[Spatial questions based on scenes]
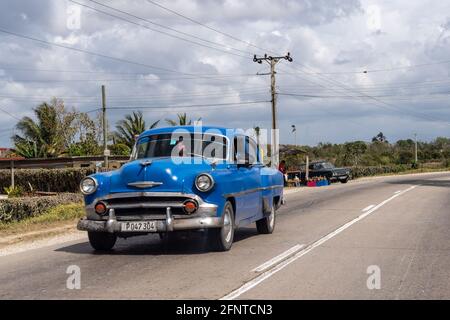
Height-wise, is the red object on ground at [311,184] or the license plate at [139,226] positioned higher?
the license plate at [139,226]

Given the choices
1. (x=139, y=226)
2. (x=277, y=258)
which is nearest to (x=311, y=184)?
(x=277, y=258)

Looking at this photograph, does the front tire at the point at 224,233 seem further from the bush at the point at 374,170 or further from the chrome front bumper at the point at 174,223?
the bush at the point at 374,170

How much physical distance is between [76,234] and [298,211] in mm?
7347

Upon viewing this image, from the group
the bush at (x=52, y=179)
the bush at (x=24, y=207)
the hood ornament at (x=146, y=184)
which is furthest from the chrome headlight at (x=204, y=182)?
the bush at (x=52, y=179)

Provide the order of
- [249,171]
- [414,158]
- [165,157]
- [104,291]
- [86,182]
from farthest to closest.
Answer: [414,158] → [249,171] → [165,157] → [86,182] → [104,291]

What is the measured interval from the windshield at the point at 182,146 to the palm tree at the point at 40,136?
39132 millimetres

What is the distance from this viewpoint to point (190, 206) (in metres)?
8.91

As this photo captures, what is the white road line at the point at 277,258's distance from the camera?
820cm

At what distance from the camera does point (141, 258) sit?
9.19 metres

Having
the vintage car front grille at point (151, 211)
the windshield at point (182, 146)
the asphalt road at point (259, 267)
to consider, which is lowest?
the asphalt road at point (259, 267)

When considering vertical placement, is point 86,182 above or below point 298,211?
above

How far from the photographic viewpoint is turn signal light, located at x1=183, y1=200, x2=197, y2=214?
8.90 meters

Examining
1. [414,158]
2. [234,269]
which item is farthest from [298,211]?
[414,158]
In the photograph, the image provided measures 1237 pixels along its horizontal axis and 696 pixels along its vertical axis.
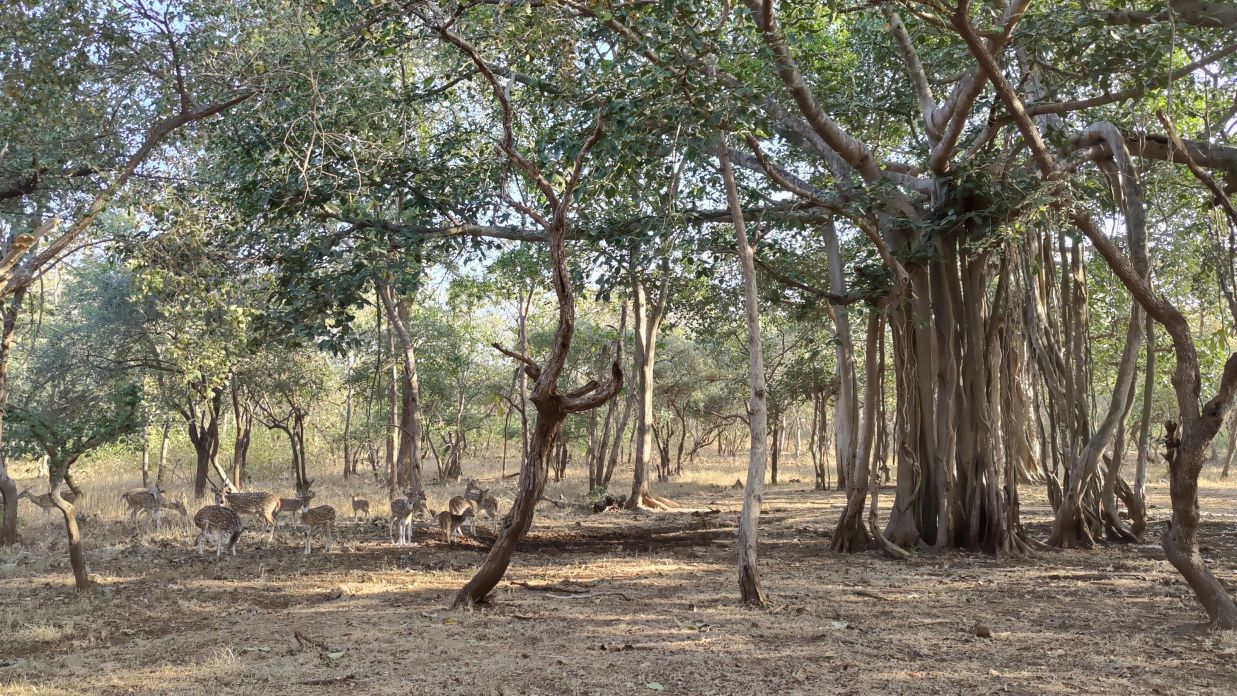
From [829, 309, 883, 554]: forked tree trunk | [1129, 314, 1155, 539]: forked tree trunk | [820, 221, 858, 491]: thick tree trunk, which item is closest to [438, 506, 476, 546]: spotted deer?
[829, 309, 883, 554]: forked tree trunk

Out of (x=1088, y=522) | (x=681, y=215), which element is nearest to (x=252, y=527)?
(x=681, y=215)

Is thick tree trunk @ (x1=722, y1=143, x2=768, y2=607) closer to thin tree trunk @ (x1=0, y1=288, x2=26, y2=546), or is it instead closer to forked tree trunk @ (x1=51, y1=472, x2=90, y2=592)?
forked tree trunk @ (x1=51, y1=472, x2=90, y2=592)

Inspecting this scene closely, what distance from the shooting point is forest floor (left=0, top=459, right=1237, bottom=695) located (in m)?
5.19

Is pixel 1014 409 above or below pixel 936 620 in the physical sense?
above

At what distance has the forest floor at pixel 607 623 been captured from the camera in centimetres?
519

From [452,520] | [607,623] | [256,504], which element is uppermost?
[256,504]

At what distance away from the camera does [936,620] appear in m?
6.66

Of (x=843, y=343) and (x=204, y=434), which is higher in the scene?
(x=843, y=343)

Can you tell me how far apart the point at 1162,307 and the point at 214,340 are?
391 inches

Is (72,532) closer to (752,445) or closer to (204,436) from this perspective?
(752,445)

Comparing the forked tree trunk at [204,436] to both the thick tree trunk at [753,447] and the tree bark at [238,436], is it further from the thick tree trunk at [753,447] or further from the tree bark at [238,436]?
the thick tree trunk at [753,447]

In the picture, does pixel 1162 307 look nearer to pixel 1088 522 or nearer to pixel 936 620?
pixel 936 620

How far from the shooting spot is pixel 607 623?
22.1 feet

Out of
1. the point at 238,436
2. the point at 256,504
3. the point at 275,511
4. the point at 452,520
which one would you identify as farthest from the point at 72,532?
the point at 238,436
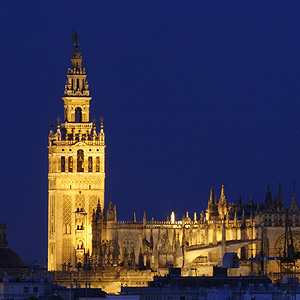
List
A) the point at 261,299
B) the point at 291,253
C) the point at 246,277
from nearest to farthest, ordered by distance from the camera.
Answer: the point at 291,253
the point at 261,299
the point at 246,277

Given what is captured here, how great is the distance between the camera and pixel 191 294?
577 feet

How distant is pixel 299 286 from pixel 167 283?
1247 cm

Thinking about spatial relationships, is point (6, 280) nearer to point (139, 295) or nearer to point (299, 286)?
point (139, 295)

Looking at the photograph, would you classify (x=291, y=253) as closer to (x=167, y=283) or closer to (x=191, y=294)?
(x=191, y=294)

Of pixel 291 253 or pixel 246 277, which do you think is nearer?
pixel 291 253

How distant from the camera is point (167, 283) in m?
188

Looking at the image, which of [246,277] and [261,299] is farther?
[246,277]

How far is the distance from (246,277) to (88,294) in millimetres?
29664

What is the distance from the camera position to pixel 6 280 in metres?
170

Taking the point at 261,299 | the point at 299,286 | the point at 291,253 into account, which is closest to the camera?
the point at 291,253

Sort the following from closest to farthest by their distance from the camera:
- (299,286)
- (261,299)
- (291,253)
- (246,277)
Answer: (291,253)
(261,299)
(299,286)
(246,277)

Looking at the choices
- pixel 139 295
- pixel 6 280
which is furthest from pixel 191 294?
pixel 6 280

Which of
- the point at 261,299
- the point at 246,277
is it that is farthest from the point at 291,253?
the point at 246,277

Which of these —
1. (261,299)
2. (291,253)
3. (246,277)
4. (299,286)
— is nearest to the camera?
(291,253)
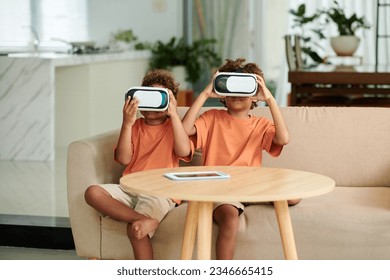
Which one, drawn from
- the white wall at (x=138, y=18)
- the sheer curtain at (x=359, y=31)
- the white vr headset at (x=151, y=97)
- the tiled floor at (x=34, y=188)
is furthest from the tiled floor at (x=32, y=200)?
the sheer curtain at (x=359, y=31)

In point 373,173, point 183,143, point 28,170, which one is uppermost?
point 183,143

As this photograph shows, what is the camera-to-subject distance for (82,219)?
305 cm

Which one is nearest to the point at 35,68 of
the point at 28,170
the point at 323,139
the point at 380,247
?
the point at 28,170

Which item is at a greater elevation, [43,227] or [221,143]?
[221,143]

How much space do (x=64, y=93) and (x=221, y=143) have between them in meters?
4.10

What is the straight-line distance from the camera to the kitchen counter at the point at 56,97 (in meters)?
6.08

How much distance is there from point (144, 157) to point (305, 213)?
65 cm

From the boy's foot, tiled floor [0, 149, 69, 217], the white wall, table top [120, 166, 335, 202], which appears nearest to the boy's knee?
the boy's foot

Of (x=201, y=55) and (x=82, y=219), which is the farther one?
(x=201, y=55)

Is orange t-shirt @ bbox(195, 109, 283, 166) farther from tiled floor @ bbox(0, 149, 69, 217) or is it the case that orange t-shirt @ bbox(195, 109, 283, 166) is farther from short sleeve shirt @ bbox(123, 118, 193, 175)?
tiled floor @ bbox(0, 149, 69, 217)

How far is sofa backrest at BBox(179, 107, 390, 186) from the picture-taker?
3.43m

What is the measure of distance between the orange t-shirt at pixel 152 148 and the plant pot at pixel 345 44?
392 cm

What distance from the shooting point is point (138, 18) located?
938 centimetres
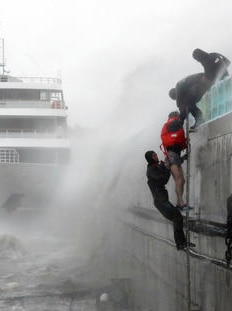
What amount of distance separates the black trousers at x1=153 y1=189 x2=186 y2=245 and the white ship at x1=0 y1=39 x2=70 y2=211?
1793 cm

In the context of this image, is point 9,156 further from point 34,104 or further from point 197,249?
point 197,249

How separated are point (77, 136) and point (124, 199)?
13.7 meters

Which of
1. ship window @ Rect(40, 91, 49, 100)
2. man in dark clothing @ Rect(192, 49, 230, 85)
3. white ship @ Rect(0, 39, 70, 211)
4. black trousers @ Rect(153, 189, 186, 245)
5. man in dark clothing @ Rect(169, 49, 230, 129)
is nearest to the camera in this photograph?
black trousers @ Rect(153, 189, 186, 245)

...

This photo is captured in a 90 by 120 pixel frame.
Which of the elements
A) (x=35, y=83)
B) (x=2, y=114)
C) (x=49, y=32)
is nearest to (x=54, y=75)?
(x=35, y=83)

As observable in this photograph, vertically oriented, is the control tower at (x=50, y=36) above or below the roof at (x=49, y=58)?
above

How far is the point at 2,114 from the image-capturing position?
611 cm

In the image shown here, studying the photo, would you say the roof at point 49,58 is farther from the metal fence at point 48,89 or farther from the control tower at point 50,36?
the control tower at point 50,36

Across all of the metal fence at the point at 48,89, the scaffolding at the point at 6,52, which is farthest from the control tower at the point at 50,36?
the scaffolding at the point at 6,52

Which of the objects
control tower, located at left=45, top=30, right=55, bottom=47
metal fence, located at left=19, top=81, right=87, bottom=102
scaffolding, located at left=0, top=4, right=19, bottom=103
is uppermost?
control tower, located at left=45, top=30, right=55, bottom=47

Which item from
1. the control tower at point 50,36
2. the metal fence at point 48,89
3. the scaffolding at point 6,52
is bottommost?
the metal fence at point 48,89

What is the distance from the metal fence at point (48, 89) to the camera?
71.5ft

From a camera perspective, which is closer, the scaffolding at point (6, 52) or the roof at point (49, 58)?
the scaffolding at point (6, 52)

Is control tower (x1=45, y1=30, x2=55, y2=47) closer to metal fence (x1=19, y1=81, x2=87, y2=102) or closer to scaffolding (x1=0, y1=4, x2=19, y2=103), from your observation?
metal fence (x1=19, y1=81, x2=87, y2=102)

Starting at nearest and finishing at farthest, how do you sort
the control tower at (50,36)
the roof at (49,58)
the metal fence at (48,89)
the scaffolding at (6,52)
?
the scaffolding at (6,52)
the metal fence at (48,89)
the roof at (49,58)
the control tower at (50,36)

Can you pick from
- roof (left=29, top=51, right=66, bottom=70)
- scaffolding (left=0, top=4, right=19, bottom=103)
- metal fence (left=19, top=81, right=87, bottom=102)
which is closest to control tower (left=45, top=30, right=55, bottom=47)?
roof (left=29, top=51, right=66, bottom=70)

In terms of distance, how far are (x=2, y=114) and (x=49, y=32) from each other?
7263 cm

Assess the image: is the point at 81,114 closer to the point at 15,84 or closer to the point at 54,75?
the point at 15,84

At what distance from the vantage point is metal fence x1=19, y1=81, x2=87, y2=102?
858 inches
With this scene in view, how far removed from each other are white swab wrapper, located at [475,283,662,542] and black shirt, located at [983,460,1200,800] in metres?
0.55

* * *

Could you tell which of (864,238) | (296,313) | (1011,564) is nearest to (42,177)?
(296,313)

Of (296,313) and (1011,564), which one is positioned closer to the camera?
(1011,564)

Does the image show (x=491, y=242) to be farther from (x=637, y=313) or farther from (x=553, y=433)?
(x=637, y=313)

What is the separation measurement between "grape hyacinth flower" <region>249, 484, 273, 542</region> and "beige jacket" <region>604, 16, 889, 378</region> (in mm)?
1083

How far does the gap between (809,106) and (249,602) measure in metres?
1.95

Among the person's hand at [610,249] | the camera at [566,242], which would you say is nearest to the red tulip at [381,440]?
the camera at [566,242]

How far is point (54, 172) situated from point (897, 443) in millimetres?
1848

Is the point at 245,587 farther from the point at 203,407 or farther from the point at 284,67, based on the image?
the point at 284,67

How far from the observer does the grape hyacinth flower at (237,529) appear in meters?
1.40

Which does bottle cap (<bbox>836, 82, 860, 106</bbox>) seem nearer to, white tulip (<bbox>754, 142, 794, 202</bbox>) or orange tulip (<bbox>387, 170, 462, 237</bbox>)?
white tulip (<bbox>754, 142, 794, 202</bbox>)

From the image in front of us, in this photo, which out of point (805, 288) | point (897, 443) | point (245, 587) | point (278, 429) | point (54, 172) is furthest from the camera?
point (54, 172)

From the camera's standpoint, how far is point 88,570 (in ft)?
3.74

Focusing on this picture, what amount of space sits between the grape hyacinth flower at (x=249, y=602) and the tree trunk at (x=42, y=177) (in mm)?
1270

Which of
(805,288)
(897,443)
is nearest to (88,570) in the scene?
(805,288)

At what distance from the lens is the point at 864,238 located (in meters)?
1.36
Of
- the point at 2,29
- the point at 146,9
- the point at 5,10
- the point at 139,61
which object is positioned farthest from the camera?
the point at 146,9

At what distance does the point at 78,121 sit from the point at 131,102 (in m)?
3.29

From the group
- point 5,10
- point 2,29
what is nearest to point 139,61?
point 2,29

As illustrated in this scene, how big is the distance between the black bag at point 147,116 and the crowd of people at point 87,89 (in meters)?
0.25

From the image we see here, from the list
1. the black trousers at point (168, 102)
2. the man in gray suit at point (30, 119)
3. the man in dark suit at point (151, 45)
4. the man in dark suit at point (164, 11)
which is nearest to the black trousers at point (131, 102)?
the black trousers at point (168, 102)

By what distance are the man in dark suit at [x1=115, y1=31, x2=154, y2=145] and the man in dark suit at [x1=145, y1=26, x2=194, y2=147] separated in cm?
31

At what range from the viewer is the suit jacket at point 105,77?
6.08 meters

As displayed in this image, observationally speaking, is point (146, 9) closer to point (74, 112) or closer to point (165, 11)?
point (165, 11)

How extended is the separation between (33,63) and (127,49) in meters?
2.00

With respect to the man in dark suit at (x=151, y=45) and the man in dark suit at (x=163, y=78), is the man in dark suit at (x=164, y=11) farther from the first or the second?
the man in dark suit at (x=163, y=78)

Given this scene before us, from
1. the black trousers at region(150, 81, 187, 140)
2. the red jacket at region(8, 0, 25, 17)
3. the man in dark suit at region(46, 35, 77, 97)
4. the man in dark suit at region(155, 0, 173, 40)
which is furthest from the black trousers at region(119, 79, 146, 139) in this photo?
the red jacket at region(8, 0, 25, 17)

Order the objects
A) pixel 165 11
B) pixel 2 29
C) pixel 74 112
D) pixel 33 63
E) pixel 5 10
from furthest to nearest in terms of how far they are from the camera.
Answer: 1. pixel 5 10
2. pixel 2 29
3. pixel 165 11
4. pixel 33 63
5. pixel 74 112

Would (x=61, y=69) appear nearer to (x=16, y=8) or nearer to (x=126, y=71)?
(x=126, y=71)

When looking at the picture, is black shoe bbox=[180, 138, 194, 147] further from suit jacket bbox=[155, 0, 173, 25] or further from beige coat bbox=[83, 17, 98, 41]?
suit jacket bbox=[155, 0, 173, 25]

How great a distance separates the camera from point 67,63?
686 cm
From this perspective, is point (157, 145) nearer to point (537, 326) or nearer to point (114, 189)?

* [DIRECTIVE] Return the lines starting at the line containing "Would (x=61, y=69)" and ending at the line containing "From this perspective, is", copied verbatim with both of those lines included.

* [ANSWER TO THE PROBLEM]
Would (x=61, y=69) appear nearer to (x=16, y=8) or nearer to (x=126, y=71)?
(x=126, y=71)

When looking at the picture, is black shoe bbox=[180, 138, 194, 147] further from suit jacket bbox=[155, 0, 173, 25] or further from beige coat bbox=[83, 17, 98, 41]?
suit jacket bbox=[155, 0, 173, 25]

How great a distance separates the camera from point 67,63?
686 cm
From this perspective, is point (157, 145) nearer to point (537, 326) or nearer to point (114, 189)?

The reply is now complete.